Task description:
Continue the blog post on grief rituals and a sister's tangihanga from where it stops.

Quoted passage:
--- START ---

Friday, September 10, 2021

Rituals and Tradition

10/9/21

Writing this piece today, I feel somewhat self-indulgent, in world still reeling from the recent horror in Afghanistan and the on-going mortality and loss of this awful pandemic - my own recent distress and grief following the death of my eldest sister, seems to pale.  However, I feel moved to connect through my writing and no matter how small in this universe, there is always something to be shared and gained even through life's every-day small yet big events.  

It is accepted that the experience of grief is unique to the individual. While being a journey that many know and may share at the same time, how we travel and navigate the loss of those we love can be as different as night and day. In my culture (and many others), we have rituals and traditions that support the journey of grief. The rituals and the traditions we pass down through the generations help us express and  accept what has happened. Through the loss, there is much to be gained, much to share, much to let go of.

I made it across the ditch for some of my sister's tangihanga (funeral ceremonies) just before the recent Victorian lockdown that we are still in. While not physically present for her actual funeral service, burial, and the Maori ceremonies for those rituals (though there, on zoom), I did have 3 special days with her in Wanaka  immediately following her death.

What I write or feel today, barely touches the surface of what happened, or the ground beneath.  The connections made through the sharp and raw pain, following the loss of our family matriarch, our tuahine (sister) and the value of sharing that with others is powerful and restorative.

--- END ---

Dataset entries

--- START ---

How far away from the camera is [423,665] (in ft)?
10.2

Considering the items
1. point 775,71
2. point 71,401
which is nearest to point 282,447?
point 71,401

--- END ---

Answer box:
I look forward to a process that helps me order the words I have created from those shared experiences, into stories and prose about my sister's life, her death, and how I travel the road ahead without her love. For the moment, much of what I write is still disordered or only forming and I know this is part of the journey.

Having said that, what brings me to the page today, is the need to acknowledge and unpack the healing from death, that comes through expression, ritual, ceremony, tradition and sharing. So many ways to do this. So many methods and mediums. No one right way, but a multitude.  And the rituals and ceremonies I have learned and practised through my life, will endure. That they have been passed down beautifully, lovingly, with care and respect, through the generations, is true and real, and will continue.

So, as I sit now, still with so much life of my own to live, while holding the experience that my dearest sister's is no longer, I of course ponder my own ending. That too is part of the journey.